Nimbulan sat in the place closest to the center of the school buildings. Lyman sat on his right, Scarface to his left, and a timid Powwell sat close by. Yaala, bathed and clothed in a fine gown of pale green, stood with Quinnault and his foreign queen. She looked like Yaassima’s daughter now, a princess in exile rather than the scruffy desert rat who haunted the chambers of the pit. Maarie Kaathliin held Amaranth so that Myri would be free to link communication between the dragons and the magicians. The new queen cooed at the baby and played with her lovingly, absolutely enchanted with the child.
Maia remained inside the school where she couldn’t spy on the proceedings. Mundane guards made sure she didn’t contact Piedro or any of her clan.
Myri need not concern herself with her companions and family if something should go wrong with the spell. She knew in her heart and her head that something would go wrong that would change the life path of all those involved in the spell.
(The silver cord that connects you to Nimbulan will channel your visions to him. Do not fear, daughter. We will guard you well on this spirit journey.)
Myri knew that. She recognized her questions as a stall. If she released herself to the dragons, she might never come back to her own body.
Yes. She finally recognized the human frame as her body. She was Myrilandel, a unique blending of the dragon Amethyst and the human girl. She wanted to remain human, to live with and love Nimbulan, to raise her daughter and bear more children.
Flying with the dragons would jeopardize her anchors to this life.
(There is no other way, Myrilandel. Nimbulan needs you to be his eyes.)
“I know.” Myri placed her hand on Nimbulan’s shoulder to physically link herself to him. The power building around the table parted slightly, as if a living being with a consciousness, allowed her hand to penetrate only as far as her husband.

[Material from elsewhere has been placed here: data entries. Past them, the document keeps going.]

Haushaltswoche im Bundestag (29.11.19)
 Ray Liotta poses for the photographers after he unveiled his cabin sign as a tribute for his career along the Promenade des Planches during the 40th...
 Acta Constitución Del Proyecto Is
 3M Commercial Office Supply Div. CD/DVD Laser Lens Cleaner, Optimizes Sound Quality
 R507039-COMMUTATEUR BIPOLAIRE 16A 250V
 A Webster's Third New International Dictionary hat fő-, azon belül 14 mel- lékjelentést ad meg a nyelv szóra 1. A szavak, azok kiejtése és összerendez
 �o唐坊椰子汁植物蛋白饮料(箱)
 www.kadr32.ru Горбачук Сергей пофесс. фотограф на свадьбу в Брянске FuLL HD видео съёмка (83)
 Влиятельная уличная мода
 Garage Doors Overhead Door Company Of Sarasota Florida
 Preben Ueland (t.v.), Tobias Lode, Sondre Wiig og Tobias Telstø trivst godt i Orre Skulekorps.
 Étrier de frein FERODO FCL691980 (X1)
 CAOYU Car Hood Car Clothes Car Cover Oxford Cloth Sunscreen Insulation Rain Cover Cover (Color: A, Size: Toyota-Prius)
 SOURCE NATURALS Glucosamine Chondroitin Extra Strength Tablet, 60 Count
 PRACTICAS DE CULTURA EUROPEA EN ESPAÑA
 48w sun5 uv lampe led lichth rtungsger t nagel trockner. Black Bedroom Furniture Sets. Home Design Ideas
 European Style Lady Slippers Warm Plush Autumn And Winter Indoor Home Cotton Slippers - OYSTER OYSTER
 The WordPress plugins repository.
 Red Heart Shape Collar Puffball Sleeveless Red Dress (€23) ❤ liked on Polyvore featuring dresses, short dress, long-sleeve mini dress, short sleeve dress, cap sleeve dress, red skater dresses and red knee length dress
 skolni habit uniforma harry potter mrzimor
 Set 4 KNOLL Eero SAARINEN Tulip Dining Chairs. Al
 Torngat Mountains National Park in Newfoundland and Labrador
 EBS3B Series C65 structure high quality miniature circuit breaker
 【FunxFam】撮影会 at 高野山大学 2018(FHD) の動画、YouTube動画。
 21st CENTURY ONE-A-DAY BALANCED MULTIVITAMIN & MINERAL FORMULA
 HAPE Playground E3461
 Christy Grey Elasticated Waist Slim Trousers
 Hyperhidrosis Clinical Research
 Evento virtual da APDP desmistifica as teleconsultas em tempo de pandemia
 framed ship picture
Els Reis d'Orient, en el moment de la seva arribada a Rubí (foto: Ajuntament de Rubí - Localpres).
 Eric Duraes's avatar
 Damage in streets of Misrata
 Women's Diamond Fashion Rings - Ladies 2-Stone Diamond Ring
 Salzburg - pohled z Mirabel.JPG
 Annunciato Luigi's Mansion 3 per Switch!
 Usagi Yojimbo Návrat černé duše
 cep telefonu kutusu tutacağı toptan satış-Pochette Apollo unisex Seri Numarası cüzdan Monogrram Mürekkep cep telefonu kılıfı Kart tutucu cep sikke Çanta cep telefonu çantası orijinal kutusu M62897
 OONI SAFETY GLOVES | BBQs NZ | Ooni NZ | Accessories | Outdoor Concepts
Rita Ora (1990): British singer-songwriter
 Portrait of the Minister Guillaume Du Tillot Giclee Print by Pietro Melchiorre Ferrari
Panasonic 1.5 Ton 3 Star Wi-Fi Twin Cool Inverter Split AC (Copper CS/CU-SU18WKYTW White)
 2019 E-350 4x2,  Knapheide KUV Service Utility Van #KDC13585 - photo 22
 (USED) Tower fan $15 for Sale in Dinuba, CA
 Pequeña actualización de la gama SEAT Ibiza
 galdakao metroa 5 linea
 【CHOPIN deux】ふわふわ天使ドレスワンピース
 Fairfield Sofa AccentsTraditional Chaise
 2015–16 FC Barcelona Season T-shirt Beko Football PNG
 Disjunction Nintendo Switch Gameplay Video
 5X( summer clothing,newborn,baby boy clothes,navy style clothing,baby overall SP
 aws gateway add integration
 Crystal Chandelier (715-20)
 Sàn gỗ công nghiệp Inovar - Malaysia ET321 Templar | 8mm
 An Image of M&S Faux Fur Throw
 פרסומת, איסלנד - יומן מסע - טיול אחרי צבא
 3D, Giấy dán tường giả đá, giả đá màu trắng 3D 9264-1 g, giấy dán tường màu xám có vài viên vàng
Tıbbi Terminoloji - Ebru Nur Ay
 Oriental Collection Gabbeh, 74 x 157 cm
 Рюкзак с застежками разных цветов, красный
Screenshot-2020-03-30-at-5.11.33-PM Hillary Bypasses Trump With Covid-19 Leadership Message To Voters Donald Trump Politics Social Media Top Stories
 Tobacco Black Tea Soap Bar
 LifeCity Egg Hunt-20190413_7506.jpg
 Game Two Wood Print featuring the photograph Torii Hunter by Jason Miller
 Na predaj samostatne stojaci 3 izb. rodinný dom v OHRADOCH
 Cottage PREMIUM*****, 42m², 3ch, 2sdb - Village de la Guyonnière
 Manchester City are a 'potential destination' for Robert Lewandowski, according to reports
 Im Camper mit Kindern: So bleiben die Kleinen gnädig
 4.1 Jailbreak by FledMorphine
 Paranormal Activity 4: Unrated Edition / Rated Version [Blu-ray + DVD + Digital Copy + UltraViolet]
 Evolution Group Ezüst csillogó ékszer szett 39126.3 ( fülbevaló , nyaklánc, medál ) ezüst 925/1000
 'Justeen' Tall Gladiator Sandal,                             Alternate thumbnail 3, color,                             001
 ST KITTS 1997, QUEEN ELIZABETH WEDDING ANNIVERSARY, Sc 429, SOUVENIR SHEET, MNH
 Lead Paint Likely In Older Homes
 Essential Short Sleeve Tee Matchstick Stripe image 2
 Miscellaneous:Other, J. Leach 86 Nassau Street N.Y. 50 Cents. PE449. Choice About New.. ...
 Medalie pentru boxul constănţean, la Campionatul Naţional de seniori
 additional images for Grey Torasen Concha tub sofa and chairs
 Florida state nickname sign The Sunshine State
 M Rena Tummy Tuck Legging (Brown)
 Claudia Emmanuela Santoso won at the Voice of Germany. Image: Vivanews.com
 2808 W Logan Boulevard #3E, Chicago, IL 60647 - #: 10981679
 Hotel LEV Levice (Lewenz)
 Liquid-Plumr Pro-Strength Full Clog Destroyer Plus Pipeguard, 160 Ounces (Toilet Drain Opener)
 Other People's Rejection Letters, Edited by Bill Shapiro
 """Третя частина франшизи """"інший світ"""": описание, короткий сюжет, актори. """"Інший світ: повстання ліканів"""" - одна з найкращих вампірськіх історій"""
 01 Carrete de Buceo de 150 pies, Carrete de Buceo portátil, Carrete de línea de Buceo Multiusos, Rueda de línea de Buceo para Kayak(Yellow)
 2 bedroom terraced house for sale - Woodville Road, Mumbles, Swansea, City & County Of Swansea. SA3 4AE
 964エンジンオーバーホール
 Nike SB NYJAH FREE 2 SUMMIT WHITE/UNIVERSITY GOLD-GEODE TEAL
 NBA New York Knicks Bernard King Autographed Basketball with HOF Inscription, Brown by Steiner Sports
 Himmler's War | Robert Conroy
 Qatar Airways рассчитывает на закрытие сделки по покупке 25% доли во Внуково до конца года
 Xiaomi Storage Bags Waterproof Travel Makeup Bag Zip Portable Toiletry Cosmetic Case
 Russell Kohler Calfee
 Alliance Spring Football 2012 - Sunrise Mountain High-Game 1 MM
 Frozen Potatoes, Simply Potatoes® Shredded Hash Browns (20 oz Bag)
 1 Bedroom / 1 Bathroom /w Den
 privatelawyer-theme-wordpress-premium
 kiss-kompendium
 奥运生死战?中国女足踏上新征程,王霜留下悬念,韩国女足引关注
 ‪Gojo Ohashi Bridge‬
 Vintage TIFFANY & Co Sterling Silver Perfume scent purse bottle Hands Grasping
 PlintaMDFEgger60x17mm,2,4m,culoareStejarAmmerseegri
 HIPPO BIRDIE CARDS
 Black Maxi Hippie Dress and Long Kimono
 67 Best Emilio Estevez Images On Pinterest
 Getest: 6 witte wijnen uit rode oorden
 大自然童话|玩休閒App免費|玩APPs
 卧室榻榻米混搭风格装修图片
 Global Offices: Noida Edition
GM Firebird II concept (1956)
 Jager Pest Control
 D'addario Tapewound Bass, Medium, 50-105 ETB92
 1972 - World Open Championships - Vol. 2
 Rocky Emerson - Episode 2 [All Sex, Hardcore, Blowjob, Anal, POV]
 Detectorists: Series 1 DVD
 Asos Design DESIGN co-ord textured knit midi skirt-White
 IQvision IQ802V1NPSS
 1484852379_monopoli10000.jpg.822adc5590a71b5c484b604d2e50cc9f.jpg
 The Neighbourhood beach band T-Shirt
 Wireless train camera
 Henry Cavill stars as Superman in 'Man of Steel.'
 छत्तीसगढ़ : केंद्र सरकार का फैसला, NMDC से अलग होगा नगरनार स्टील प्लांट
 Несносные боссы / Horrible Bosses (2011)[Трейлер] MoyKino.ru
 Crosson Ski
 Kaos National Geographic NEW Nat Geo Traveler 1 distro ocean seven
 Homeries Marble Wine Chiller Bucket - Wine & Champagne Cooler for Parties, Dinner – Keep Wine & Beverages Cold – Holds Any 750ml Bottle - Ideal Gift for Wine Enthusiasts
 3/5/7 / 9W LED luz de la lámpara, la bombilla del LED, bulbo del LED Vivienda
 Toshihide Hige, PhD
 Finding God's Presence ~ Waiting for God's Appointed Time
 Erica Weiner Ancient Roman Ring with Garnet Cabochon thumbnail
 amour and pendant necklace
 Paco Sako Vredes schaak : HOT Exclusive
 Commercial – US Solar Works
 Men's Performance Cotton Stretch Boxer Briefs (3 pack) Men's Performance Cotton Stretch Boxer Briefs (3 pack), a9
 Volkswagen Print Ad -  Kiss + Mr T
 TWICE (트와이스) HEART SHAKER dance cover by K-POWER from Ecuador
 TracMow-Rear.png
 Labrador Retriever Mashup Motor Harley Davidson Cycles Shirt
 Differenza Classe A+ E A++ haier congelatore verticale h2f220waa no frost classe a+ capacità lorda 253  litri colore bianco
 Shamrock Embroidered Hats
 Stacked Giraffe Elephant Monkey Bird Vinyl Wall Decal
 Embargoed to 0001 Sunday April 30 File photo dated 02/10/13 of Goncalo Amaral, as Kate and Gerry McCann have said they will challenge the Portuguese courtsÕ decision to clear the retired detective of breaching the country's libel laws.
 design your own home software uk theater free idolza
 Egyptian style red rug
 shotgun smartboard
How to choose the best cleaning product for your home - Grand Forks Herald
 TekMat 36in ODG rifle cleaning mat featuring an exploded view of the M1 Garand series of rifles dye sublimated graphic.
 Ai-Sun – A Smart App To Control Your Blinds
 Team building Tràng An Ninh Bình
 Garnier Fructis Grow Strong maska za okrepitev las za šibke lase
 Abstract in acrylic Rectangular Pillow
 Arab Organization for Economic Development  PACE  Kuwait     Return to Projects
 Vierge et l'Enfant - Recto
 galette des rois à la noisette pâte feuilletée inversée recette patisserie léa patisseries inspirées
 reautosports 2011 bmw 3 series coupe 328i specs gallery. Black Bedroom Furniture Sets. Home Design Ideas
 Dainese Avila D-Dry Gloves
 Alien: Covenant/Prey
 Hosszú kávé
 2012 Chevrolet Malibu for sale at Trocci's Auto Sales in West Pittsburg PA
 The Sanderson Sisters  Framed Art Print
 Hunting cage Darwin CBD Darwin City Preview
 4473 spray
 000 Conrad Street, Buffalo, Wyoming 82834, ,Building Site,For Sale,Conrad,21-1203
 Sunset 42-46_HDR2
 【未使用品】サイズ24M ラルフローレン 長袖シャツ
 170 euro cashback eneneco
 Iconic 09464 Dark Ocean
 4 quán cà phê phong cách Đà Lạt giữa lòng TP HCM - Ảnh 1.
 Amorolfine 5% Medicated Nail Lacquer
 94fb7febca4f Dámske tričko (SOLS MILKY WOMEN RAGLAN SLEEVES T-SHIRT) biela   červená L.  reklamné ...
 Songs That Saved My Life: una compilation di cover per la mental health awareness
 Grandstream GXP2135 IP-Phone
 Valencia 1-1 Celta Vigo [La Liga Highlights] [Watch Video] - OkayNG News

No magic or love in all of Kardia Hodos could link her to the swelling communal magic.
Unconsciously she shifted her feet until she found a comfortable stance. Awareness of the ley lines beneath the paving tingled through her feet. Nimbulan said he couldn’t sense the power within the Kardia any more. She enjoyed the contact with the ground—a solid and firm anchor to the land and her life. He relied on the ephemeral power drifting in the air that she couldn’t sense at all.
Their magic centers had shifted. A year ago, she sought flight with the dragons, and he found his magic rooted in the Kardia.
(Now.)
Myri closed her eyes and concentrated on the thoughts of the dragon mother of the nimbus. A continuous patter of gossipy comments about the weather, the taste of last night’s meal, and the beauty of the clouds dribbled into her mind. With the words, came pictures, wonderfully vivid pictures. Gradually the words faded, and the pictures came to the front of her vision.
Her focus tilted and spun as her mind gazed down upon the wide stretch of bay glittering in the morning sunshine. Her perspective shifted to an aerial view, and she realized that she looked down upon the string of islands that made up the capital city.
Shayla flew lower. In their shared eyesight, they saw individuals with recognizable features and auras. A circle of lives around the wonderful glass table. Magic inhabited the men and spilled into the table, growing by leaps and bounds like a living thing.
One life stood out, separate from the others and the magic and yet . . . connected.
Suddenly, Myri realized she looked down upon herself, standing beside Nimbulan and the Commune. Beside, not amid.
Acknowledgment of her separation from the men severed her last mental contact with her human body. She and Shayla flew west, upriver, toward the trading city and the mountain pass where an invasion had already begun.
Nimbulan settled into his trance as he focused on the pattern of sunlight on glass. Waves of different colors and textures of black evolved before his eyes. His magic-heightened senses became aware of all the different minerals that made up the glass. He felt the fire that melted them together into a new, cohesive substance. The dragon flames transformed them into something new, bigger and more interesting without damaging his unique individuality.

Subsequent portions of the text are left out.